相手は同じ人間なんだ

1票の格差の是正ねぇ。それよりも議員定数削減はどうしたの?
消費増税と引き換えで実行するはずじゃなかったのかなぁ。

なにをしているか分からないセンセイ、いっぱいいるでしょう。
見直し前の新国立競技場の膨大な建設費で、選手の強化費用
が削られるかも…って危機の時にな〜〜んも声を上げなかった
元女性柔道家とかさ。

無駄な歳費の削減につながると思うのだが、いつやるのかね?

『ソンミ ミライ第四地区における虐殺とその波紋』(セイムア・
ハーシュ 草思社)読了。

1890年12月28日。スー族の居留地であるサウスダコタ州ウンデット・
ニーで、アメリカ第7騎兵隊は、スー族の老人や女性、子供を虐殺
した。

時が経ち、時代はヴェトナム戦争時。
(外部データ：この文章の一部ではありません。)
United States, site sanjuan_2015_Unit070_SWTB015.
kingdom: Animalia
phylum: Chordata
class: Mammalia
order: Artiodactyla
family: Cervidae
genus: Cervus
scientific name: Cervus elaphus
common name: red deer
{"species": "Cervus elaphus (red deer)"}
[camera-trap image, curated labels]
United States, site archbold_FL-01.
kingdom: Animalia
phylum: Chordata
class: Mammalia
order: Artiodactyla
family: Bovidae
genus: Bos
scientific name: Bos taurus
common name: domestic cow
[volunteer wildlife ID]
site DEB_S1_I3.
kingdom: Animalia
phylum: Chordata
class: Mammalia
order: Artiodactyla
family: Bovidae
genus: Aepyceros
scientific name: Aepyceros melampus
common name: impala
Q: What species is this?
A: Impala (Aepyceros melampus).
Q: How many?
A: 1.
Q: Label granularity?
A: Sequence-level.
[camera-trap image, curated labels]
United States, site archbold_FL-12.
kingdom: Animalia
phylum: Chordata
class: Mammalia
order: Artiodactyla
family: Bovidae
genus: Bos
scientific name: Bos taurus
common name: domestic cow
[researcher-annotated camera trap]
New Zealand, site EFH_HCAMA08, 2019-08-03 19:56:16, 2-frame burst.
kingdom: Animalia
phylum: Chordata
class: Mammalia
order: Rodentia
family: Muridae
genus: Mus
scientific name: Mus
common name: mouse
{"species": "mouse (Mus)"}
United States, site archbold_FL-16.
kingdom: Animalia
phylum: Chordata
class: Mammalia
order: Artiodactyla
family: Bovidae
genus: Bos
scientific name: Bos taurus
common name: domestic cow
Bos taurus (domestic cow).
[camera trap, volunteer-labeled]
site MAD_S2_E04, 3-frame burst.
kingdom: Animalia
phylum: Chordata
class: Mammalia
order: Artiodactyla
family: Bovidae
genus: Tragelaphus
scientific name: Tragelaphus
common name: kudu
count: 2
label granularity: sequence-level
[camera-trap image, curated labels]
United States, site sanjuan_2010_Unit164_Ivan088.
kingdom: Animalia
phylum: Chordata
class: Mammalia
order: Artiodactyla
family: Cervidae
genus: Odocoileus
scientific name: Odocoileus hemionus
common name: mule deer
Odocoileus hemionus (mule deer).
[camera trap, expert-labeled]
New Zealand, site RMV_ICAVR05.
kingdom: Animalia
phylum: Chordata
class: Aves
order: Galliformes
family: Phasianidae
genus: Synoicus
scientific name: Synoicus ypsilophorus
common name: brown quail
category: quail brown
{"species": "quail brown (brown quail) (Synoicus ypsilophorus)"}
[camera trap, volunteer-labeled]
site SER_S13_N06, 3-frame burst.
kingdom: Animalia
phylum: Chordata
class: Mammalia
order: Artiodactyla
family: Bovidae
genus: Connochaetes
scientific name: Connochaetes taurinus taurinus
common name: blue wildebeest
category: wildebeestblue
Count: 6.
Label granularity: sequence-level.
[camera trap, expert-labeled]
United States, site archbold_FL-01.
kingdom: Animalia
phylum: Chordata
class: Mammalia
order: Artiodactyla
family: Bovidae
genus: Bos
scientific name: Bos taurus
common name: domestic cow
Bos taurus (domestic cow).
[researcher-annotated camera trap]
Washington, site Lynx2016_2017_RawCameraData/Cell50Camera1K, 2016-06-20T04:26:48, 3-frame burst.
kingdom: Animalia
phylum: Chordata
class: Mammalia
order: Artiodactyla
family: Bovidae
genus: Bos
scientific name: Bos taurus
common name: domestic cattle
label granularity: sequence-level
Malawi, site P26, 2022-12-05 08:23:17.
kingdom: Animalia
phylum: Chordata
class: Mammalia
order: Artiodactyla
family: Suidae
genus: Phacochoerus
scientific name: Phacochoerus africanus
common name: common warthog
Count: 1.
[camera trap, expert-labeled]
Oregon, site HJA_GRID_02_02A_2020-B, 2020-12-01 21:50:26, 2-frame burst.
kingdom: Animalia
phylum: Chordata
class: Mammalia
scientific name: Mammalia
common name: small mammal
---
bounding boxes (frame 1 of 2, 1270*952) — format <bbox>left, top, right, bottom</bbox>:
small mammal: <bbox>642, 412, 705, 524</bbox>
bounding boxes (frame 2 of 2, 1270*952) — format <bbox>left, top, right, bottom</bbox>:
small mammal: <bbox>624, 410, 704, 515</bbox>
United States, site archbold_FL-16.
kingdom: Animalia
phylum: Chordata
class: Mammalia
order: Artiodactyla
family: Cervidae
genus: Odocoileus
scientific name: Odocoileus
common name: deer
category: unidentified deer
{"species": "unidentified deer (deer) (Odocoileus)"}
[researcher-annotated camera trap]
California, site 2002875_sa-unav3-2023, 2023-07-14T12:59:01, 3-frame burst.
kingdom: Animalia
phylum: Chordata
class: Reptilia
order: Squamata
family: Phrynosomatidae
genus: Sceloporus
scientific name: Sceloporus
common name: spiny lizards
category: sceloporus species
1968年3月16日、南ヴェトナム
に展開してたアメリカのとある歩兵部隊が、武器を持たぬヴェトナム
の民間人ばかりの村で無差別殺戮を行った。

ソンミ村事件は、後々、アメリカでの反戦運動が盛り上がるきっかけ
ともなった事件だった。

事件はどのように起こったのか。何故、1年近くも経ってから告発され
たのか。アメリカ政府と陸軍上層部は、事件の発覚後、どのように
対処しようとしたのか。

今ではベテラン中のベテランの調査報道記者となった著者の名を
知らしめることになったのが本書だ。訳者はべ平連の小田実。あ、
べ平連って言っても今では知らない人が多いのかな。

虐殺の描写は眉をひそめるだけでは済まない。戦争という極限状態、
しかも相手はゲリラ戦を仕掛けるベトコン。殺すか、殺されるかの
世界にいたことを割り引いても、同じ「人間」に対して行われたこと
なんだと思うと気分が悪くなる。

民間人の負傷者がいる。手当てが必要だと思ったヘリコプターの乗員が、
場所が分かるようマーキングすればその場所へ現れた兵士が撃ち殺して
しまう。例え、それが子供であってもだ。

命を救うはずだった印が、「ここに殺すべきヴェトナム人がいる」の印に
なってしまうなんて。

僧侶さえも見逃されることはなく、女性ならば暴行された上に殺害された。
家畜も殺され、粗末な小屋は焼き払われ、村落は徹底的に壊滅した。

300人とも500人とも言われる被害者だが、当初は敵との大規模な戦闘
が行われたと報告された。

しかし、除隊後に良心の呵責に耐えかねて告発に踏み切った元兵士
がいた。そこから事件当時の調査が始まるのだが、政府の一部と軍の
上層部はいかに事件を小さく見せるかに汲々とする。

アメリカがヴェトナムでの戦争に参戦する前、そこにはフランスが宗主国
として君臨していた。フランス人はヴェトナムに来てヴェトナム語を覚えよう
としたが、アメリカ人はヴェトナムに来て英語を話すよう強要したというの
をどこかで読んだ。

フランスがヴェトナムで酷いことをしなかったとは言わない。だが、ゲリラ
への恐怖と共に、アメリカ軍にはヴェトナムとヴェトナム人に対する差別
意識がはっきりとあったのではないか。

兵士たちも犠牲者とは思う。しかし、極限状態にあっても相手を人間と
認識し、尊厳を守ろことはしなくてはいけないのではないだろうか。

40年以上前の作品だが、今でも色褪せないピュリツァー賞受賞作だ。